Interviewer: Good. You mentioned 10 billion images and product quantization. How do you handle the quality vs. memory tradeoff?

Candidate: Product quantization introduces approximation error — we're searching over compressed representations. The key technique is asymmetric distance computation with rescoring.

Here's how it works: we compress all index vectors using PQ (lossy), but the query vector stays in full precision. The distance computation is asymmetric — full-precision query against compressed index vectors. This is more accurate than compressing both.

Then, for the top 1000 ANN candidates, we rescore using the full-precision original vectors. We store the full vectors on disk (SSD), not in memory. The rescore step reads ~1000 × 3KB = 3MB from disk, which takes ~2ms on NVMe SSD. This brings recall@10 from ~90% (PQ only) to ~98% (PQ + rescore).

The memory math: - PQ at 64 bytes/vector × 10B = 640 GB in RAM (the searchable index) - Full vectors on SSD: 30 TB (for rescoring) - With 3 replicas and 256 shards: each shard holds 2.5 GB of PQ data in RAM + 120 GB on SSD

This is well within the capacity of modern servers with 32 GB RAM and 1 TB NVMe.

Interviewer: How do you handle the case where the user's query image contains text — like a photo of a book cover or a restaurant sign?

Candidate: Great edge case. The image encoder alone will capture the visual appearance of the text (font, layout) but won't reliably "read" it. We need OCR.

Our processing pipeline runs OCR on every query image as a parallel branch. If OCR detects text — like "The Great Gatsby" on a book cover — we append it to the text modality. So the query becomes: image embedding (visual similarity to the book) + text embedding ("The Great Gatsby" from OCR + any user-typed text).

For the index side, we also run OCR during indexing and store the extracted text as metadata. This means we can do keyword matching on OCR text in addition to the embedding search — like a hybrid retrieval approach.

In practice, OCR text is incredibly valuable for product search. A photo of a product label, a restaurant menu, or a business card — the text content is often more important than the visual features. I'd weight OCR text heavily when detected: something like 40% image + 40% OCR text + 20% user text.

Interviewer: How do you evaluate multi-modal search quality?

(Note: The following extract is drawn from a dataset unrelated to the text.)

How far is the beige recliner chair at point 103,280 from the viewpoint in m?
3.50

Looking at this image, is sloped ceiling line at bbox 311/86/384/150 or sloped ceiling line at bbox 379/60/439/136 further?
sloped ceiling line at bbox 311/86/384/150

Candidate: Multi-modal evaluation is harder than single-modal because ground truth is more subjective. I'd use a three-tier approach:

Tier 1: Automated metrics on curated datasets. We build a golden set of ~10K queries (image-only, text-only, and multi-modal) with human-labeled relevant results. We compute Recall@K, NDCG@K, and MRR on this set daily. This catches regressions quickly.

Tier 2: Side-by-side evaluation. For model upgrades, we show human raters the top 10 results from the old model and the new model side by side. They rate which set is better. We need a win rate > 55% with statistical significance to ship.

Tier 3: Online metrics. In production, we measure click-through rate (did the user click a result?), reformulation rate (did the user modify their query — suggesting dissatisfaction?), and time-to-click. For product search specifically: add-to-cart rate for results from visual search.

One important nuance: different search modes need different evaluation. For "what is this?" queries, correctness matters (did we identify the right species of plant?). For "find similar," diversity and relevance both matter. For product search, commercial intent metrics (CTR, conversion) are primary.

We segment our evaluation by query type and track each independently. A model that improves product search by 5% but degrades identification accuracy by 10% needs careful analysis before shipping.

Interviewer: Great depth across the system. That's a wrap.